**TÂCHES À RÉALISER:**
A) Traduisez en anglais, s'il vous plaît, cette phrase de l'extrait sur la nouvelle « Le crocodile » : « Ivan Matvévitch, sa femme Eléna Ivanovna, et son ami, le narrateur, se promènent voir l'attraction du moment : l'exposition d'animaux exotiques, dont un crocodile dans la galerie commerciale du Passage. »
B) Rédigez la suite de l'extrait ci-dessous sur la nouvelle « Le crocodile », à partir de sa dernière phrase.

**EXTRAIT CITÉ:**

- - - - -

Lettres & langues,  Littérature russe

Le crocodile


Un événement extraordinaire ou ce qu’il s’est passé dans le Passage.

Cet animal prend toute son ampleur symbolique dans la nouvelle éponyme de Fédor Dostoeivski, qui nous invite à découvrir “le récit véridique sur la façon dont un monsieur, d’âge et d’aspect certains, fut avalé vivant par le crocodile du Passage.”

Saint-Pétersbourg. Ivan Matvévitch, sa femme Eléna Ivanovna, et son ami, le narrateur, se promènent voir l’attraction du moment : l’exposition d’animaux exotiques, dont un crocodile dans la galerie commerciale du Passage.  Cette bête attise l’effroi d’Eléna qui y préfère les singes, créatures plus “attachantes”, mais fascine Ivan Matchévitch qui s’approche bien trop près du glavial. Celui-ci l’avale en plusieurs bouchées, rendant la scène quelque peu tragi-comique : l’on s’estomaque face à la description d’Ivan ingurgité d’un seul tenant, dont la tête réapparaît dans un adieu ridicule, avant de disparaitre à nouveau dans les entrailles de la bête.

- - - - -

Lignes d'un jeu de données
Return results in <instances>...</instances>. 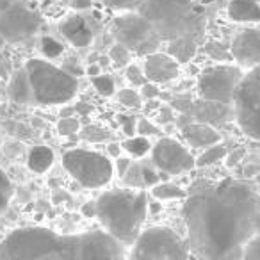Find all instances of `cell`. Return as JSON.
<instances>
[{
	"label": "cell",
	"instance_id": "7c38bea8",
	"mask_svg": "<svg viewBox=\"0 0 260 260\" xmlns=\"http://www.w3.org/2000/svg\"><path fill=\"white\" fill-rule=\"evenodd\" d=\"M152 162L166 175H182L196 168L192 153L173 138H160L155 146H152Z\"/></svg>",
	"mask_w": 260,
	"mask_h": 260
},
{
	"label": "cell",
	"instance_id": "f546056e",
	"mask_svg": "<svg viewBox=\"0 0 260 260\" xmlns=\"http://www.w3.org/2000/svg\"><path fill=\"white\" fill-rule=\"evenodd\" d=\"M91 84H93V87L98 91V93L102 94V96H111V94H114V79H112L111 75H94L91 77Z\"/></svg>",
	"mask_w": 260,
	"mask_h": 260
},
{
	"label": "cell",
	"instance_id": "836d02e7",
	"mask_svg": "<svg viewBox=\"0 0 260 260\" xmlns=\"http://www.w3.org/2000/svg\"><path fill=\"white\" fill-rule=\"evenodd\" d=\"M138 119L132 114H118V123L125 136H136L138 134Z\"/></svg>",
	"mask_w": 260,
	"mask_h": 260
},
{
	"label": "cell",
	"instance_id": "1f68e13d",
	"mask_svg": "<svg viewBox=\"0 0 260 260\" xmlns=\"http://www.w3.org/2000/svg\"><path fill=\"white\" fill-rule=\"evenodd\" d=\"M125 79L128 80L132 86H138L141 87L145 82H148L145 75V70H141L138 64H126L125 66Z\"/></svg>",
	"mask_w": 260,
	"mask_h": 260
},
{
	"label": "cell",
	"instance_id": "8d00e7d4",
	"mask_svg": "<svg viewBox=\"0 0 260 260\" xmlns=\"http://www.w3.org/2000/svg\"><path fill=\"white\" fill-rule=\"evenodd\" d=\"M155 121L159 125H166V123L173 121L175 119V111L171 105H160V107L155 109Z\"/></svg>",
	"mask_w": 260,
	"mask_h": 260
},
{
	"label": "cell",
	"instance_id": "4fadbf2b",
	"mask_svg": "<svg viewBox=\"0 0 260 260\" xmlns=\"http://www.w3.org/2000/svg\"><path fill=\"white\" fill-rule=\"evenodd\" d=\"M234 61L244 70L260 64V30H242L234 38L230 47Z\"/></svg>",
	"mask_w": 260,
	"mask_h": 260
},
{
	"label": "cell",
	"instance_id": "d590c367",
	"mask_svg": "<svg viewBox=\"0 0 260 260\" xmlns=\"http://www.w3.org/2000/svg\"><path fill=\"white\" fill-rule=\"evenodd\" d=\"M41 50H43V54L47 55V57L52 59V57L61 55L64 47H62L59 41H55L54 38H43V40H41Z\"/></svg>",
	"mask_w": 260,
	"mask_h": 260
},
{
	"label": "cell",
	"instance_id": "9a60e30c",
	"mask_svg": "<svg viewBox=\"0 0 260 260\" xmlns=\"http://www.w3.org/2000/svg\"><path fill=\"white\" fill-rule=\"evenodd\" d=\"M59 32L75 48H86L93 43V29L89 27L87 20L79 13H73V15L62 18V22L59 23Z\"/></svg>",
	"mask_w": 260,
	"mask_h": 260
},
{
	"label": "cell",
	"instance_id": "bcb514c9",
	"mask_svg": "<svg viewBox=\"0 0 260 260\" xmlns=\"http://www.w3.org/2000/svg\"><path fill=\"white\" fill-rule=\"evenodd\" d=\"M15 4V0H0V11H6L8 8Z\"/></svg>",
	"mask_w": 260,
	"mask_h": 260
},
{
	"label": "cell",
	"instance_id": "74e56055",
	"mask_svg": "<svg viewBox=\"0 0 260 260\" xmlns=\"http://www.w3.org/2000/svg\"><path fill=\"white\" fill-rule=\"evenodd\" d=\"M242 258H248V260H260V234H258V235H255V237L251 239V242H249V244L246 246Z\"/></svg>",
	"mask_w": 260,
	"mask_h": 260
},
{
	"label": "cell",
	"instance_id": "83f0119b",
	"mask_svg": "<svg viewBox=\"0 0 260 260\" xmlns=\"http://www.w3.org/2000/svg\"><path fill=\"white\" fill-rule=\"evenodd\" d=\"M80 136H82L84 141L87 143H104L109 139V130L104 128L100 125H86L80 130Z\"/></svg>",
	"mask_w": 260,
	"mask_h": 260
},
{
	"label": "cell",
	"instance_id": "5b68a950",
	"mask_svg": "<svg viewBox=\"0 0 260 260\" xmlns=\"http://www.w3.org/2000/svg\"><path fill=\"white\" fill-rule=\"evenodd\" d=\"M32 86L34 102L40 105H61L79 91V82L72 73L57 68L45 59H30L25 66Z\"/></svg>",
	"mask_w": 260,
	"mask_h": 260
},
{
	"label": "cell",
	"instance_id": "3957f363",
	"mask_svg": "<svg viewBox=\"0 0 260 260\" xmlns=\"http://www.w3.org/2000/svg\"><path fill=\"white\" fill-rule=\"evenodd\" d=\"M148 216V198L143 189L107 191L96 200V217L104 230L121 244L132 246Z\"/></svg>",
	"mask_w": 260,
	"mask_h": 260
},
{
	"label": "cell",
	"instance_id": "60d3db41",
	"mask_svg": "<svg viewBox=\"0 0 260 260\" xmlns=\"http://www.w3.org/2000/svg\"><path fill=\"white\" fill-rule=\"evenodd\" d=\"M132 164V160L128 159V157H116V171H118L119 177H123L125 175V171L128 170V166Z\"/></svg>",
	"mask_w": 260,
	"mask_h": 260
},
{
	"label": "cell",
	"instance_id": "f1b7e54d",
	"mask_svg": "<svg viewBox=\"0 0 260 260\" xmlns=\"http://www.w3.org/2000/svg\"><path fill=\"white\" fill-rule=\"evenodd\" d=\"M118 102L126 109H138L143 105V96L141 93H138L136 89L132 87H125V89H119L118 91Z\"/></svg>",
	"mask_w": 260,
	"mask_h": 260
},
{
	"label": "cell",
	"instance_id": "7dc6e473",
	"mask_svg": "<svg viewBox=\"0 0 260 260\" xmlns=\"http://www.w3.org/2000/svg\"><path fill=\"white\" fill-rule=\"evenodd\" d=\"M98 73H100V66H98V64L89 66V68H87V75H89V77H94V75H98Z\"/></svg>",
	"mask_w": 260,
	"mask_h": 260
},
{
	"label": "cell",
	"instance_id": "6da1fadb",
	"mask_svg": "<svg viewBox=\"0 0 260 260\" xmlns=\"http://www.w3.org/2000/svg\"><path fill=\"white\" fill-rule=\"evenodd\" d=\"M182 216L196 256L242 258L246 246L260 234V196L244 182L224 178L185 196Z\"/></svg>",
	"mask_w": 260,
	"mask_h": 260
},
{
	"label": "cell",
	"instance_id": "52a82bcc",
	"mask_svg": "<svg viewBox=\"0 0 260 260\" xmlns=\"http://www.w3.org/2000/svg\"><path fill=\"white\" fill-rule=\"evenodd\" d=\"M62 166L82 187L100 189L112 180L114 168L109 157L100 152L73 148L62 155Z\"/></svg>",
	"mask_w": 260,
	"mask_h": 260
},
{
	"label": "cell",
	"instance_id": "30bf717a",
	"mask_svg": "<svg viewBox=\"0 0 260 260\" xmlns=\"http://www.w3.org/2000/svg\"><path fill=\"white\" fill-rule=\"evenodd\" d=\"M239 64H214L205 68L198 77V96L203 100L234 105V96L244 77Z\"/></svg>",
	"mask_w": 260,
	"mask_h": 260
},
{
	"label": "cell",
	"instance_id": "ee69618b",
	"mask_svg": "<svg viewBox=\"0 0 260 260\" xmlns=\"http://www.w3.org/2000/svg\"><path fill=\"white\" fill-rule=\"evenodd\" d=\"M72 6L75 11H87V9H91L93 2H91V0H73Z\"/></svg>",
	"mask_w": 260,
	"mask_h": 260
},
{
	"label": "cell",
	"instance_id": "f35d334b",
	"mask_svg": "<svg viewBox=\"0 0 260 260\" xmlns=\"http://www.w3.org/2000/svg\"><path fill=\"white\" fill-rule=\"evenodd\" d=\"M159 84H155V82H145L141 86V96L145 98V100H152V98H157L159 96Z\"/></svg>",
	"mask_w": 260,
	"mask_h": 260
},
{
	"label": "cell",
	"instance_id": "f6af8a7d",
	"mask_svg": "<svg viewBox=\"0 0 260 260\" xmlns=\"http://www.w3.org/2000/svg\"><path fill=\"white\" fill-rule=\"evenodd\" d=\"M82 212L89 217H96V202H87L86 205L82 207Z\"/></svg>",
	"mask_w": 260,
	"mask_h": 260
},
{
	"label": "cell",
	"instance_id": "9c48e42d",
	"mask_svg": "<svg viewBox=\"0 0 260 260\" xmlns=\"http://www.w3.org/2000/svg\"><path fill=\"white\" fill-rule=\"evenodd\" d=\"M112 34L118 43H123L139 55L157 52V47L162 41L152 22L143 13L136 11H126L116 16L112 22Z\"/></svg>",
	"mask_w": 260,
	"mask_h": 260
},
{
	"label": "cell",
	"instance_id": "ffe728a7",
	"mask_svg": "<svg viewBox=\"0 0 260 260\" xmlns=\"http://www.w3.org/2000/svg\"><path fill=\"white\" fill-rule=\"evenodd\" d=\"M198 52L194 36H180L168 41V54L173 55L178 62H189Z\"/></svg>",
	"mask_w": 260,
	"mask_h": 260
},
{
	"label": "cell",
	"instance_id": "e0dca14e",
	"mask_svg": "<svg viewBox=\"0 0 260 260\" xmlns=\"http://www.w3.org/2000/svg\"><path fill=\"white\" fill-rule=\"evenodd\" d=\"M182 136L192 148H207L221 141V134L216 130V126L202 121H192L182 126Z\"/></svg>",
	"mask_w": 260,
	"mask_h": 260
},
{
	"label": "cell",
	"instance_id": "4316f807",
	"mask_svg": "<svg viewBox=\"0 0 260 260\" xmlns=\"http://www.w3.org/2000/svg\"><path fill=\"white\" fill-rule=\"evenodd\" d=\"M13 194H15V189H13L11 180H9V177L6 175L4 170H0V214L9 207Z\"/></svg>",
	"mask_w": 260,
	"mask_h": 260
},
{
	"label": "cell",
	"instance_id": "7402d4cb",
	"mask_svg": "<svg viewBox=\"0 0 260 260\" xmlns=\"http://www.w3.org/2000/svg\"><path fill=\"white\" fill-rule=\"evenodd\" d=\"M228 155V150L223 143H216V145H210L207 148H203V152L200 153V157L196 159V166L198 168H207L212 166V164H217Z\"/></svg>",
	"mask_w": 260,
	"mask_h": 260
},
{
	"label": "cell",
	"instance_id": "7bdbcfd3",
	"mask_svg": "<svg viewBox=\"0 0 260 260\" xmlns=\"http://www.w3.org/2000/svg\"><path fill=\"white\" fill-rule=\"evenodd\" d=\"M121 152H123V146H121V143H118V141H112V143H109L107 145V153L111 157H119L121 155Z\"/></svg>",
	"mask_w": 260,
	"mask_h": 260
},
{
	"label": "cell",
	"instance_id": "ab89813d",
	"mask_svg": "<svg viewBox=\"0 0 260 260\" xmlns=\"http://www.w3.org/2000/svg\"><path fill=\"white\" fill-rule=\"evenodd\" d=\"M143 178H145V187H153L155 184H159V175H157V171L145 166V164H143Z\"/></svg>",
	"mask_w": 260,
	"mask_h": 260
},
{
	"label": "cell",
	"instance_id": "44dd1931",
	"mask_svg": "<svg viewBox=\"0 0 260 260\" xmlns=\"http://www.w3.org/2000/svg\"><path fill=\"white\" fill-rule=\"evenodd\" d=\"M27 164L34 173H45L54 164V152L47 146H34L27 155Z\"/></svg>",
	"mask_w": 260,
	"mask_h": 260
},
{
	"label": "cell",
	"instance_id": "cb8c5ba5",
	"mask_svg": "<svg viewBox=\"0 0 260 260\" xmlns=\"http://www.w3.org/2000/svg\"><path fill=\"white\" fill-rule=\"evenodd\" d=\"M123 150L128 153L130 157H145L146 153L152 150V145H150L148 138L145 136H128V139L121 143Z\"/></svg>",
	"mask_w": 260,
	"mask_h": 260
},
{
	"label": "cell",
	"instance_id": "ac0fdd59",
	"mask_svg": "<svg viewBox=\"0 0 260 260\" xmlns=\"http://www.w3.org/2000/svg\"><path fill=\"white\" fill-rule=\"evenodd\" d=\"M8 94L18 105H27L34 102L32 86H30L29 73H27L25 68H18L13 72L11 79L8 82Z\"/></svg>",
	"mask_w": 260,
	"mask_h": 260
},
{
	"label": "cell",
	"instance_id": "603a6c76",
	"mask_svg": "<svg viewBox=\"0 0 260 260\" xmlns=\"http://www.w3.org/2000/svg\"><path fill=\"white\" fill-rule=\"evenodd\" d=\"M150 189L155 200H184L187 196V192L173 182H159Z\"/></svg>",
	"mask_w": 260,
	"mask_h": 260
},
{
	"label": "cell",
	"instance_id": "b9f144b4",
	"mask_svg": "<svg viewBox=\"0 0 260 260\" xmlns=\"http://www.w3.org/2000/svg\"><path fill=\"white\" fill-rule=\"evenodd\" d=\"M4 152L8 153L9 157H16L23 152V146L20 143H6L4 145Z\"/></svg>",
	"mask_w": 260,
	"mask_h": 260
},
{
	"label": "cell",
	"instance_id": "2e32d148",
	"mask_svg": "<svg viewBox=\"0 0 260 260\" xmlns=\"http://www.w3.org/2000/svg\"><path fill=\"white\" fill-rule=\"evenodd\" d=\"M192 112H194L196 121L209 123L212 126L223 125L228 119H235L234 105L221 104V102H212V100H203L200 98L196 104H192Z\"/></svg>",
	"mask_w": 260,
	"mask_h": 260
},
{
	"label": "cell",
	"instance_id": "277c9868",
	"mask_svg": "<svg viewBox=\"0 0 260 260\" xmlns=\"http://www.w3.org/2000/svg\"><path fill=\"white\" fill-rule=\"evenodd\" d=\"M141 13L166 41L180 36H196L203 27V20L194 6L182 4L178 0H148Z\"/></svg>",
	"mask_w": 260,
	"mask_h": 260
},
{
	"label": "cell",
	"instance_id": "ba28073f",
	"mask_svg": "<svg viewBox=\"0 0 260 260\" xmlns=\"http://www.w3.org/2000/svg\"><path fill=\"white\" fill-rule=\"evenodd\" d=\"M234 112L239 128L260 141V64L244 73L234 96Z\"/></svg>",
	"mask_w": 260,
	"mask_h": 260
},
{
	"label": "cell",
	"instance_id": "d6a6232c",
	"mask_svg": "<svg viewBox=\"0 0 260 260\" xmlns=\"http://www.w3.org/2000/svg\"><path fill=\"white\" fill-rule=\"evenodd\" d=\"M105 6L112 9H121V11H134L138 8H143V6L148 2V0H102Z\"/></svg>",
	"mask_w": 260,
	"mask_h": 260
},
{
	"label": "cell",
	"instance_id": "e575fe53",
	"mask_svg": "<svg viewBox=\"0 0 260 260\" xmlns=\"http://www.w3.org/2000/svg\"><path fill=\"white\" fill-rule=\"evenodd\" d=\"M138 134L145 136V138L160 134L159 123L152 121V119H148V118H139L138 119Z\"/></svg>",
	"mask_w": 260,
	"mask_h": 260
},
{
	"label": "cell",
	"instance_id": "8fae6325",
	"mask_svg": "<svg viewBox=\"0 0 260 260\" xmlns=\"http://www.w3.org/2000/svg\"><path fill=\"white\" fill-rule=\"evenodd\" d=\"M41 27V16L25 6L15 4L0 11V38L9 43H22L32 38Z\"/></svg>",
	"mask_w": 260,
	"mask_h": 260
},
{
	"label": "cell",
	"instance_id": "7a4b0ae2",
	"mask_svg": "<svg viewBox=\"0 0 260 260\" xmlns=\"http://www.w3.org/2000/svg\"><path fill=\"white\" fill-rule=\"evenodd\" d=\"M126 256V246L105 230L64 235L43 226H23L0 241V260H118Z\"/></svg>",
	"mask_w": 260,
	"mask_h": 260
},
{
	"label": "cell",
	"instance_id": "5bb4252c",
	"mask_svg": "<svg viewBox=\"0 0 260 260\" xmlns=\"http://www.w3.org/2000/svg\"><path fill=\"white\" fill-rule=\"evenodd\" d=\"M143 70H145V75L150 82L166 84L178 77V73H180V62L170 54L152 52V54L145 55Z\"/></svg>",
	"mask_w": 260,
	"mask_h": 260
},
{
	"label": "cell",
	"instance_id": "8992f818",
	"mask_svg": "<svg viewBox=\"0 0 260 260\" xmlns=\"http://www.w3.org/2000/svg\"><path fill=\"white\" fill-rule=\"evenodd\" d=\"M189 256V244L168 226H150L139 234L132 244V260H182Z\"/></svg>",
	"mask_w": 260,
	"mask_h": 260
},
{
	"label": "cell",
	"instance_id": "d6986e66",
	"mask_svg": "<svg viewBox=\"0 0 260 260\" xmlns=\"http://www.w3.org/2000/svg\"><path fill=\"white\" fill-rule=\"evenodd\" d=\"M226 13L234 22H260V6L255 0H232Z\"/></svg>",
	"mask_w": 260,
	"mask_h": 260
},
{
	"label": "cell",
	"instance_id": "d4e9b609",
	"mask_svg": "<svg viewBox=\"0 0 260 260\" xmlns=\"http://www.w3.org/2000/svg\"><path fill=\"white\" fill-rule=\"evenodd\" d=\"M130 48L125 47L123 43H118L116 41V45H112L111 50H109V61H111L112 66H116V68H125L126 64H130V61H132V54H130Z\"/></svg>",
	"mask_w": 260,
	"mask_h": 260
},
{
	"label": "cell",
	"instance_id": "484cf974",
	"mask_svg": "<svg viewBox=\"0 0 260 260\" xmlns=\"http://www.w3.org/2000/svg\"><path fill=\"white\" fill-rule=\"evenodd\" d=\"M123 184L126 187L134 189H143L145 187V178H143V164L141 162H132L128 166V170L125 171V175L121 177Z\"/></svg>",
	"mask_w": 260,
	"mask_h": 260
},
{
	"label": "cell",
	"instance_id": "4dcf8cb0",
	"mask_svg": "<svg viewBox=\"0 0 260 260\" xmlns=\"http://www.w3.org/2000/svg\"><path fill=\"white\" fill-rule=\"evenodd\" d=\"M57 132L64 138L75 136L77 132H80V119L77 116H62L57 123Z\"/></svg>",
	"mask_w": 260,
	"mask_h": 260
}]
</instances>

- - - - -

**RÉPONSES ATTENDUES:**
A) Ivan Matvévitch, his wife Eléna Ivanovna, and his friend, the narrator, stroll out to see the attraction of the moment: the exhibition of exotic animals, including a crocodile in the shopping arcade of the Passage.

B)
Choqués, le narrateur et Elena sont très vite interpellés par un élément étrange : Ivan communique à travers les aprois du crocodile. Englouti, il l’est certes, mort, il ne l’est pas : son hôte est d’ailleurs fort confortable … tant et si bien qu’il décide qu’il y est fort bien, et qu’il n’est pas nécessaire de le sauver. Mieux que cela, il deviendra un véritable spécialiste des crocodiles, pouvant analyser la bête de l’intérieur, il gagnera ainsi une renommée et un respect mondial, tandis qu’il dispensera de cette panse son savoir … Ses rêves grandiloquents le rend si impérieux, qu’il exige de son compagnon qu’il vienne lui faire une revue de presse chaque soir des journaux La Poix et Le Feuillet, détournements de deux organes de presse réels.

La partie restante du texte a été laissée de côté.